▶ **GOAL OF THE EXERCISE**
Put the captions from these entries into a JSON list of strings, one string per line, leaving out blank lines. Leave the pictures out of your answer.

▶ **Crawled caption data**

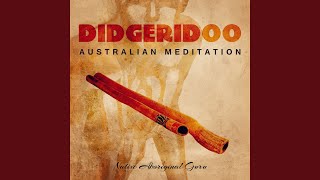 Didgeridoo Australian Meditation [upl. by Eener]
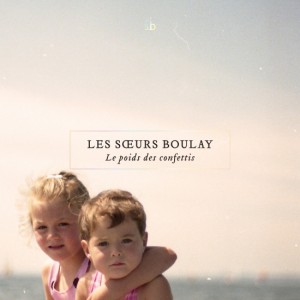 Les Soeurs Boulay - Le poids des confettis
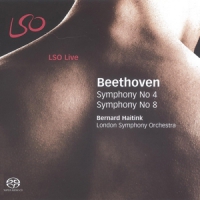 Bernard Haitink & The London Sympho Beethoven / Symphonies No. 4 & 8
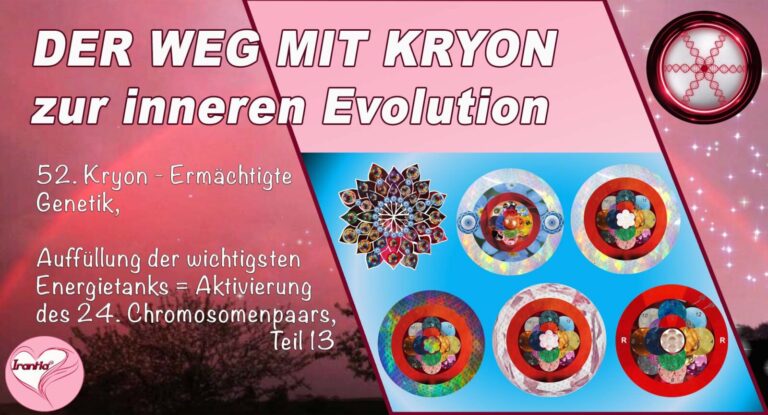 52. Der Weg mit Kryon zur inneren Evolution, Ermächtigte Genetik, Auffüllung der wichtigsten Energietanks, Teil 13, Abschluss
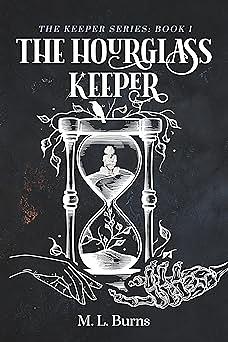 The Hourglass Keeper by M.L. Burns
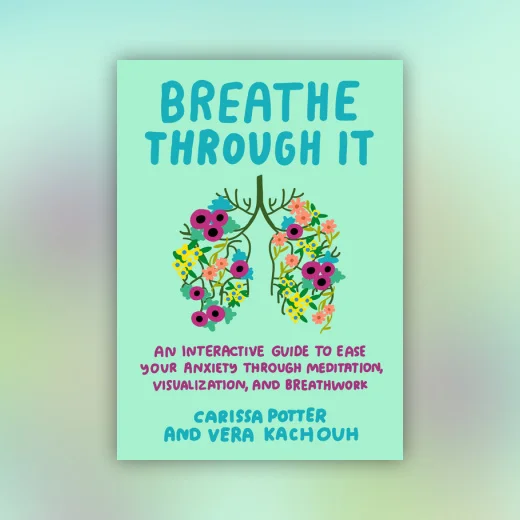 Breathe Through It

▶ **THE ANSWER**
[
  " Didgeridoo Australian Meditation [upl. by Eener]",
  " Les Soeurs Boulay - Le poids des confettis",
  " Bernard Haitink & The London Sympho Beethoven / Symphonies No. 4 & 8",
  " 52. Der Weg mit Kryon zur inneren Evolution, Ermächtigte Genetik, Auffüllung der wichtigsten Energietanks, Teil 13, Abschluss",
  " The Hourglass Keeper by M.L. Burns",
  " Breathe Through It"
]